Kennedy Smith is a senior researcher with the Independent Business Initiative at the Institute for Local Self-Reliance, a nonprofit that champions the need for humanly scaled institutions and economies. She said Congress, state and local governments, foundations, civic institutions, crowdfunders and customers must get cash to small, locally owned businesses to keep them afloat — because most have less than a month of cash reserves on hand.

“It is vital to level the playing field between small, locally owned businesses and big box stores. Main Street businesses are largely shuttered now and are conducting business in new and innovative ways to minimize person-to-person contact and to keep everyone safe. But, because they sell groceries and pharmaceuticals, big box stores have continued to let people in — and to let them in to all their departments, while Main Street bookstores, toy shops and clothing stores are scrambling to find innovative ways to continue serving their customers and to bring in revenue.”

Smith said small, locally owned businesses are finding very innovative ways to keep moving forward:

  • A hair salon in Alexandria, Va., is delivering a small bottle of hair coloring solution, plus some shampoo and conditioner, to customer homes, then following up with Zoom meetings to walk them through the process of touching up their roots.
  • A bar in San Antonio is offering drive-through cocktails and bottled beer and wine.
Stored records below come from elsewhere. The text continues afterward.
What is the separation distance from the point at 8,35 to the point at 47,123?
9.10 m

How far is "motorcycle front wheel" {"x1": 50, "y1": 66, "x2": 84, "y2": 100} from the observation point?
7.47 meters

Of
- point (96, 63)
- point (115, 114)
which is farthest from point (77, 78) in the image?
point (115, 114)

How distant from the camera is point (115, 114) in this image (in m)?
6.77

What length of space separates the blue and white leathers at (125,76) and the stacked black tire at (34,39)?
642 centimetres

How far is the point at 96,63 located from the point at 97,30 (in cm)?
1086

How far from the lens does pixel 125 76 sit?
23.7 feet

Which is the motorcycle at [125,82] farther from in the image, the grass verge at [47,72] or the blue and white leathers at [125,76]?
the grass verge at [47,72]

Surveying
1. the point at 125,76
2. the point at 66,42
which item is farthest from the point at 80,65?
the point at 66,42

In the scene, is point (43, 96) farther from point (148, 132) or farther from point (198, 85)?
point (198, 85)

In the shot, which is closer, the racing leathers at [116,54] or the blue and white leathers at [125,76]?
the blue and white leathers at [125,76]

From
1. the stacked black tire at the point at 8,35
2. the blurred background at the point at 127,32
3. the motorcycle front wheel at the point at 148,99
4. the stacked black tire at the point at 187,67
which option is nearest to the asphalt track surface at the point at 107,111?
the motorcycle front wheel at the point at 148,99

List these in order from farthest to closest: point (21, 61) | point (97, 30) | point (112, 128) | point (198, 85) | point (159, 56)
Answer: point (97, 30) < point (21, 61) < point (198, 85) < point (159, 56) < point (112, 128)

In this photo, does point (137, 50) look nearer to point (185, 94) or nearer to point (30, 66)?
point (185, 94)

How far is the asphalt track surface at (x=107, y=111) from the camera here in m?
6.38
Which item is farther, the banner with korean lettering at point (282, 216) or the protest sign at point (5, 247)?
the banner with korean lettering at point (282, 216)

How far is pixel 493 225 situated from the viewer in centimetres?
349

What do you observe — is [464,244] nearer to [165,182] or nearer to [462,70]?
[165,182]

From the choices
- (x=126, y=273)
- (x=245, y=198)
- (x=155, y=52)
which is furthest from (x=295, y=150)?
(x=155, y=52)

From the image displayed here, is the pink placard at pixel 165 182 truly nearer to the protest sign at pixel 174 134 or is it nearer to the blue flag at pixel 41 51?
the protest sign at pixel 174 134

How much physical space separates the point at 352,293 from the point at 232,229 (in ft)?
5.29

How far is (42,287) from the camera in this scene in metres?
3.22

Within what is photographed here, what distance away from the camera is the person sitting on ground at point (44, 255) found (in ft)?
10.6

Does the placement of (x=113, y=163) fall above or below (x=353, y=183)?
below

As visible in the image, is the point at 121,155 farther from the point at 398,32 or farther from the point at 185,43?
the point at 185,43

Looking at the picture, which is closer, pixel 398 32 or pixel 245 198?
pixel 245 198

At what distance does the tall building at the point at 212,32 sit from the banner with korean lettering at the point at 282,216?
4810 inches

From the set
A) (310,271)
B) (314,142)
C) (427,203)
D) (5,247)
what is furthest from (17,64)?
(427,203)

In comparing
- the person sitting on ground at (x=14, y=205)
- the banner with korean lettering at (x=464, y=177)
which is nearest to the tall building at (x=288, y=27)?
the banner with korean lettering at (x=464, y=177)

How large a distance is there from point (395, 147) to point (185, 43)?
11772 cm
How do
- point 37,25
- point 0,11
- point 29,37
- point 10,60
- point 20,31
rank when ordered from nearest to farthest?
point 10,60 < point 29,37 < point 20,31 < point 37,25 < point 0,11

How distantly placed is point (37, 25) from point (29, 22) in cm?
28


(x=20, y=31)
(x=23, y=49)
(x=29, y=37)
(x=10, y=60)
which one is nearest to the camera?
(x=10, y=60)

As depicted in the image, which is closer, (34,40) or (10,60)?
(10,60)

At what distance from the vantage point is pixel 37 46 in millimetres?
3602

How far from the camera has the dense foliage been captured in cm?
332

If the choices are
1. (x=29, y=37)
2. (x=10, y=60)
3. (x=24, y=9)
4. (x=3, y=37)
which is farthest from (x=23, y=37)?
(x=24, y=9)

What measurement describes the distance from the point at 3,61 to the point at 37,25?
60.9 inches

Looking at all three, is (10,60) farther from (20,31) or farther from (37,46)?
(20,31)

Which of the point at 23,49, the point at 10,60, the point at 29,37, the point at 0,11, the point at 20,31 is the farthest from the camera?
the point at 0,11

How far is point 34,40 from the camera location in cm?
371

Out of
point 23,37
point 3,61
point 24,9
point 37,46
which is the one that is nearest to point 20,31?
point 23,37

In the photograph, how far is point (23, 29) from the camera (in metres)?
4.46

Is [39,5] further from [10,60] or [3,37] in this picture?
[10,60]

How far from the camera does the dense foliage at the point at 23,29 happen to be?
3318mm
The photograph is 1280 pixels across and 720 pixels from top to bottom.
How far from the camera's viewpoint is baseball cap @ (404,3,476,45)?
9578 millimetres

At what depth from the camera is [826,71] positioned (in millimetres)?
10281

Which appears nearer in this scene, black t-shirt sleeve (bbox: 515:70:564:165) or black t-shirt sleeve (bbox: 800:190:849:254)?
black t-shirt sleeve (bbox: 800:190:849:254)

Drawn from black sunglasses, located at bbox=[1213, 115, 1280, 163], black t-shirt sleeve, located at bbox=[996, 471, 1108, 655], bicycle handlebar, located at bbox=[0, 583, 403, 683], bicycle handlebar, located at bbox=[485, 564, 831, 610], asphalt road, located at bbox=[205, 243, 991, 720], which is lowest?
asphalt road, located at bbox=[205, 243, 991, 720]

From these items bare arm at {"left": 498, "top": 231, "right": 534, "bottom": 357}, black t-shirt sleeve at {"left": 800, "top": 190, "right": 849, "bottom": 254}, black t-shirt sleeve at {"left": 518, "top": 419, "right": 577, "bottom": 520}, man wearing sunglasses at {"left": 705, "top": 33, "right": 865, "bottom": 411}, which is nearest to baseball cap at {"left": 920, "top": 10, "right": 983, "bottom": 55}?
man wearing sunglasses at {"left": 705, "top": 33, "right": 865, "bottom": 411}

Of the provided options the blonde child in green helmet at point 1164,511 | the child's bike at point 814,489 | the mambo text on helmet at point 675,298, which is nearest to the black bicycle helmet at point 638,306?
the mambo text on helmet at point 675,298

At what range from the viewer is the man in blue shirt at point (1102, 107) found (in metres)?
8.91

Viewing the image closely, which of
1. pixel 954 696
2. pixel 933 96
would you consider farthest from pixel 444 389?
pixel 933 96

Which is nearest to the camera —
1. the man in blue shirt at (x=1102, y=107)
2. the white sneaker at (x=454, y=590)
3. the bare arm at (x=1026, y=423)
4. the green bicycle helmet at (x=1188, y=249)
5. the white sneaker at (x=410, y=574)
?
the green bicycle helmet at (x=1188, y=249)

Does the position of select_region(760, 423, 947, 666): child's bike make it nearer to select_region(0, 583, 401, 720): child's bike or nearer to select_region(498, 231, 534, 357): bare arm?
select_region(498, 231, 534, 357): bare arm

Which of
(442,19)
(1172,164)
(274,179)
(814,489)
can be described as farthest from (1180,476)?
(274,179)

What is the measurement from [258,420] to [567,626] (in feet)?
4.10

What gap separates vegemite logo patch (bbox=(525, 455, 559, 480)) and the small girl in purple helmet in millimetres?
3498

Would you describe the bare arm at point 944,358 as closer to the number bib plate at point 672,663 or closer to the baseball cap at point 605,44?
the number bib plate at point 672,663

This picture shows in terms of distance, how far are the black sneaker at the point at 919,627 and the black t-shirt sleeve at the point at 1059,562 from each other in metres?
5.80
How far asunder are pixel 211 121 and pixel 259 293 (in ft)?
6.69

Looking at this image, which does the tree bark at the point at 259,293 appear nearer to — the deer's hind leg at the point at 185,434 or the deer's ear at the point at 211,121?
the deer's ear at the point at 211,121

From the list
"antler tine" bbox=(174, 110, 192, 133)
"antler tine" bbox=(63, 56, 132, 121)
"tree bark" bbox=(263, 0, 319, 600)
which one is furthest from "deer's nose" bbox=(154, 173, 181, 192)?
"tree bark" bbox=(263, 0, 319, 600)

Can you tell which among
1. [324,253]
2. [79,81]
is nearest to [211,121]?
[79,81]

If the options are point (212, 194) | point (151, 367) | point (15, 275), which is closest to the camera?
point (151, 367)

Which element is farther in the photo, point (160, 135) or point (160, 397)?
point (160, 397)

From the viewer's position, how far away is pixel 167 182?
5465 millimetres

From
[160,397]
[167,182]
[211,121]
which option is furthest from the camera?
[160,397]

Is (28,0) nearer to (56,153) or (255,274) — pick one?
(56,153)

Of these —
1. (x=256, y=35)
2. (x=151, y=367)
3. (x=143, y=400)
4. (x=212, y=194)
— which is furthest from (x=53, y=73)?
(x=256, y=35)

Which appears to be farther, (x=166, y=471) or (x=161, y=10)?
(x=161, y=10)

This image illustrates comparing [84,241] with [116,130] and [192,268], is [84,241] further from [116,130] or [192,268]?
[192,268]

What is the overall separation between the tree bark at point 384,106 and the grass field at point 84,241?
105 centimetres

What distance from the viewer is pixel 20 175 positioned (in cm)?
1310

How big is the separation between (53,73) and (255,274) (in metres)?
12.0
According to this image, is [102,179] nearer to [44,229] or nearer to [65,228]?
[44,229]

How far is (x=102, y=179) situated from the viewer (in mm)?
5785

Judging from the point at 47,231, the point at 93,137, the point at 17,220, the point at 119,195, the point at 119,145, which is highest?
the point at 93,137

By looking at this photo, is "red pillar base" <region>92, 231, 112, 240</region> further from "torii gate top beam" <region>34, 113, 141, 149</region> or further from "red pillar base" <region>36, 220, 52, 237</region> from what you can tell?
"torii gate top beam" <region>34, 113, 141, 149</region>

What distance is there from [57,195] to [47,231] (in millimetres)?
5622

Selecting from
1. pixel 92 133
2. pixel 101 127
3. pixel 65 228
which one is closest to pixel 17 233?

With a $30 purchase, customers get a free hot dog from the hot dog stand next door and a free bottle of Stella Artois.
  • A personal chef and caterer in Metuchen, N.J., now makes family-style meals serving four to six people, and, when delivering them, offers to deliver products from other downtown businesses as well.
  • A professional photographer in Cincinnati is donating her services to other small businesses to take photos of their merchandise for their websites.

The Cherry Creek North (CCN) BID, the first BID created in the state of Colorado, represents a neighborhood five minutes north of downtown Denver that touts the largest and most diverse shopping space between Chicago and San Francisco. Out of the 260 retail and service businesses in the BID, 70 percent — just more than 175 — are small retail businesses.

“It is imperative that we provide accurate information about available grant and loan programs to our constituents. We have created a Slack portal and opened it to the entire business community,” said Jenny Starkey, senior director of Marketing & Community Relations for CCN BID.

The BID invited critical resource providers to the virtual platform to ensure businesses have direct communication with representatives from the mayor’s office, city council, the Denver Metro Economic Development Office, Denver Chamber, Cherry Creek Chamber, Small Business Administration and Denver Police.

“Small businesses have long been the backbone of our national economy and of Cherry Creek North,” said Nick LeMasters, CCN BID president and CEO. “With the largest concentration of independent business in the intermountain west, Cherry Creek North has long served as an example of a unique, diverse and highly personalized neighborhood experience. It is our highest priority to ensure that our community retains relevancy in this ever-changing market so when the time comes to welcome back those that visit, work and play in Cherry Creek North, we can do so as a strong and resilient neighborhood.”